Even if your doctor sent you a file with your complete medical record, it is not clear that you could upload it (although you could enter it by hand). It also does not let you import data directly from medical devices, a feature that Microsoft’s HealthVault does have.

Google has also created specific in-depth pages for hundreds of health topics. When you enter a condition into your profile, there is a reference link to one of these pages where you can do more research. These are really helpful. They give a summary of the symptoms, treatment, causes, and prevention of different conditions; illustrations where appropriate, as well as links to related news, Google Groups, and search trends. Here is one for “Sciatica,”for instance.

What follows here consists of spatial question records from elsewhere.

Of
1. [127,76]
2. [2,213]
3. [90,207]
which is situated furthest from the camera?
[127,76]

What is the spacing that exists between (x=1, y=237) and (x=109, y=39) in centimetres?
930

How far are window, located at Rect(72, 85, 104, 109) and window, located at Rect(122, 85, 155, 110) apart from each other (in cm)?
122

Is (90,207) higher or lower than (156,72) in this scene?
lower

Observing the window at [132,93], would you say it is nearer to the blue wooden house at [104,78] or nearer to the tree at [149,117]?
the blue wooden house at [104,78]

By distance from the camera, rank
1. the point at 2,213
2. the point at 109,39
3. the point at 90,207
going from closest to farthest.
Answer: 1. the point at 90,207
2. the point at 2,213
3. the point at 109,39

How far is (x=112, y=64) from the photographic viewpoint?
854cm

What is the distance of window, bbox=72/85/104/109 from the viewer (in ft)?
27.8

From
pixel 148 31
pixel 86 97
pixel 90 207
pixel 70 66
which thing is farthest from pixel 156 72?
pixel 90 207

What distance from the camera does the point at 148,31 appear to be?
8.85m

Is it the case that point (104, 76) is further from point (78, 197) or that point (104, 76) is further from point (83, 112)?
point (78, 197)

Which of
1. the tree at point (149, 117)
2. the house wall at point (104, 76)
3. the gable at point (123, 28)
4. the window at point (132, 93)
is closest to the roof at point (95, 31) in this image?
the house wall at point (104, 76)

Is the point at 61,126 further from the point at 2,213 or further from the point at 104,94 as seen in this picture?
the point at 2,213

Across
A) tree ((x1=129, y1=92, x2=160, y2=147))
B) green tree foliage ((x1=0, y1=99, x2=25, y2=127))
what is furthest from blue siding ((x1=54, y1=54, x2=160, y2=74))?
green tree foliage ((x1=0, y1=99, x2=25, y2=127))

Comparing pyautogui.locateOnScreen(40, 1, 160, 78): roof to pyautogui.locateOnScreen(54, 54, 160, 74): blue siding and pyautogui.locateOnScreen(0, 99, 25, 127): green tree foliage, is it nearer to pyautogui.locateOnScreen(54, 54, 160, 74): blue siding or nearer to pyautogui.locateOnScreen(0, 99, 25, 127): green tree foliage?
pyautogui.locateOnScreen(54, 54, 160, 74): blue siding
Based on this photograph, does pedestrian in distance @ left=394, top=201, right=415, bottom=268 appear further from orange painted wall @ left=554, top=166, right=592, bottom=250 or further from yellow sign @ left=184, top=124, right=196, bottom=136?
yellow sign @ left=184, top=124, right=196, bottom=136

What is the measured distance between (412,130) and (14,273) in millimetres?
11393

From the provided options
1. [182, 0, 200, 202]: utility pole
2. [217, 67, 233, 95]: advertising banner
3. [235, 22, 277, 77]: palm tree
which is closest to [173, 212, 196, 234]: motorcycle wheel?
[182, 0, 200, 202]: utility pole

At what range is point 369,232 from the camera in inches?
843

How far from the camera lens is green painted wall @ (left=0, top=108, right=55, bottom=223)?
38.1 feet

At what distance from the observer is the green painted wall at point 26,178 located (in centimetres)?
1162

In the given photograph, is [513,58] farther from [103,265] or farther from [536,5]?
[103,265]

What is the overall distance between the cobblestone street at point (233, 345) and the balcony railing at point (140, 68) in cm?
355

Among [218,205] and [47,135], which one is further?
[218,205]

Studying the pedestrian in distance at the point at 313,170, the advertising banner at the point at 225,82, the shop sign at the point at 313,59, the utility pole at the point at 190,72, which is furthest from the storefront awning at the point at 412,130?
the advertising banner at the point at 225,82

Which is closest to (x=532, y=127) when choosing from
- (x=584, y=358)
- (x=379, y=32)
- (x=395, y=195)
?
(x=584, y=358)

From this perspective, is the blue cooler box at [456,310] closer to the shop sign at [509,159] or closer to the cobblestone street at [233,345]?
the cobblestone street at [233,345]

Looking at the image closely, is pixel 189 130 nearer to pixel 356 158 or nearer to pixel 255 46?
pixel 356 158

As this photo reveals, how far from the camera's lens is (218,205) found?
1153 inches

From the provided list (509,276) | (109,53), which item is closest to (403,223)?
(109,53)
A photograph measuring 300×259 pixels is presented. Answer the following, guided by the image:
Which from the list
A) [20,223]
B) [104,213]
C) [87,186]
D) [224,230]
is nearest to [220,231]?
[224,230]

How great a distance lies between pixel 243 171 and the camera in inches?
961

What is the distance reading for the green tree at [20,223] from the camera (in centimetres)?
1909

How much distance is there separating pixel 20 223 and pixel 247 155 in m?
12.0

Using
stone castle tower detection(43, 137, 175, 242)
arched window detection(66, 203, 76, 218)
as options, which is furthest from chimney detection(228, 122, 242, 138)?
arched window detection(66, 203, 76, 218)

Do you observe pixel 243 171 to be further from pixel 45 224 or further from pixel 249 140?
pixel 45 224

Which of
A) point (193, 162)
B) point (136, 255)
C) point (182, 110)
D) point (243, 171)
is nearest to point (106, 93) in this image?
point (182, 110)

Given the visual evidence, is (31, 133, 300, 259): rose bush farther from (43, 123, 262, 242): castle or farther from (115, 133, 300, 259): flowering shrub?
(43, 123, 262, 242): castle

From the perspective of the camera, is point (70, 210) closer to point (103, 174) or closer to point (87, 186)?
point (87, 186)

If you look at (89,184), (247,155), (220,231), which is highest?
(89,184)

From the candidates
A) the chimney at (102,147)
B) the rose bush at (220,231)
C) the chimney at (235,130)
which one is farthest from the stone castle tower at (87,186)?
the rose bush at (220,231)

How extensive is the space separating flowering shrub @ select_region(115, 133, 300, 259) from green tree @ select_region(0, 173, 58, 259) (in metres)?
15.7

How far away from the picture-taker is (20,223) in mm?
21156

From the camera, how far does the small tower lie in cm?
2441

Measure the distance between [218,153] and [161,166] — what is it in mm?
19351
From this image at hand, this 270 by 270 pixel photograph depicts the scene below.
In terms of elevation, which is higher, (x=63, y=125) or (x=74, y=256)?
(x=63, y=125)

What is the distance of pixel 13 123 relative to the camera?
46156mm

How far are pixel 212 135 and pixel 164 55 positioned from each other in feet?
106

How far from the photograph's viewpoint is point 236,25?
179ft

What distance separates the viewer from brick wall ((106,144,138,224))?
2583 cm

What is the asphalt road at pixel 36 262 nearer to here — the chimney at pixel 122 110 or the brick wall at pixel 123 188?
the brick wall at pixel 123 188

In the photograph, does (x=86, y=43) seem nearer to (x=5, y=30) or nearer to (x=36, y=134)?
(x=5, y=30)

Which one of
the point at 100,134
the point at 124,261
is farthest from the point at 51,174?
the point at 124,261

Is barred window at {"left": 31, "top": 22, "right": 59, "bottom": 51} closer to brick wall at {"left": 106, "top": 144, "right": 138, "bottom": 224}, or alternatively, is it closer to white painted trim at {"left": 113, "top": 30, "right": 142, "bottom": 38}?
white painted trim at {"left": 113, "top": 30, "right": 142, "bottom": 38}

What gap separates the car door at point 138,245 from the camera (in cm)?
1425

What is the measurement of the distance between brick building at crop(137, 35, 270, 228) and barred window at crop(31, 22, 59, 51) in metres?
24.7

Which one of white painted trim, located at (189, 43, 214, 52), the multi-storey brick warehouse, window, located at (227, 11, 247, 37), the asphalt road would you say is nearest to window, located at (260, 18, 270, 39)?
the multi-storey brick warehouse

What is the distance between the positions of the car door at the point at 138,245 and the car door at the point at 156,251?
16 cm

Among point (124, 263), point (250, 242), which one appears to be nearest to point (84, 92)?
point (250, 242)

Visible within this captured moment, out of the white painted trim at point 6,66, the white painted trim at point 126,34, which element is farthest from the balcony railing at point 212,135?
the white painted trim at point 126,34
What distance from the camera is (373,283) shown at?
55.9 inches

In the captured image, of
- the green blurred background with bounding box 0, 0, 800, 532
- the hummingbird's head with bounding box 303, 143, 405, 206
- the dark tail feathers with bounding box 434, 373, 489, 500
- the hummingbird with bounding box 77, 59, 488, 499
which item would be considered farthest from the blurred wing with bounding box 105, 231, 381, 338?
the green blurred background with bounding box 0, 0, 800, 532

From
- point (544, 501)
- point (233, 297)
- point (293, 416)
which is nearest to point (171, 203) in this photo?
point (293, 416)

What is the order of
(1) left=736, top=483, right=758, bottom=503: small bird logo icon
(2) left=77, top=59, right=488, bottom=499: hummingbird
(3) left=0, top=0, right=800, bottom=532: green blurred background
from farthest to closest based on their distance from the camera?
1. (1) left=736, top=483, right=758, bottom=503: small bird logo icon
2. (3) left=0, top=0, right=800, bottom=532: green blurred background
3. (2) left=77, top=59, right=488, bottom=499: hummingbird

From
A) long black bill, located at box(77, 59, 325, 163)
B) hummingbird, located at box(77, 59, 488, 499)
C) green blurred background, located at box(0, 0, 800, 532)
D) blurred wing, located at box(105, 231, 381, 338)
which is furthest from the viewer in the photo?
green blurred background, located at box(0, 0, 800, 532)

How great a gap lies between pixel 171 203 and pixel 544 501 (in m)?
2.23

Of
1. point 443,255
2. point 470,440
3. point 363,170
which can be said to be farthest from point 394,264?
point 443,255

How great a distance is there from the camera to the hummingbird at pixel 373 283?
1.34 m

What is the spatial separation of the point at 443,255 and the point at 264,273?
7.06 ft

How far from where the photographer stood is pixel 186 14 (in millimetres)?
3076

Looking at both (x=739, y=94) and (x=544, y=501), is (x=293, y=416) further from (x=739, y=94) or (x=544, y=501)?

Google Health also lets you link your profile to a number of other online health services. These include ePillBox.info (medication scheduler), a heart attack risk calculator, iHealth, Livestrong.com, MyDailyApple (daily health news), MyMedicalRecords,com, and NoMoreClipboard. If Google Health wants to be the central repository of your online health profile, it needs to allow you to share your profile with as many other services as possible. You are able to grant different levels of permission to each service.

HealthVault has its own list of partner sites (American Heart Association, CapMed, HealthMedia, Healthy Circles, Kryptiq, Peaksware, Pure Wellness,Sound Health Soultions, US Wellness, Podfitness, MyVitalStatistics, Limeade, and Active Health).

Google is planning to open up APIs to Google health to make it easy for other partners to tap into its health platform. And make no mistake about it. That is what this is: a platform. Health apps anyone?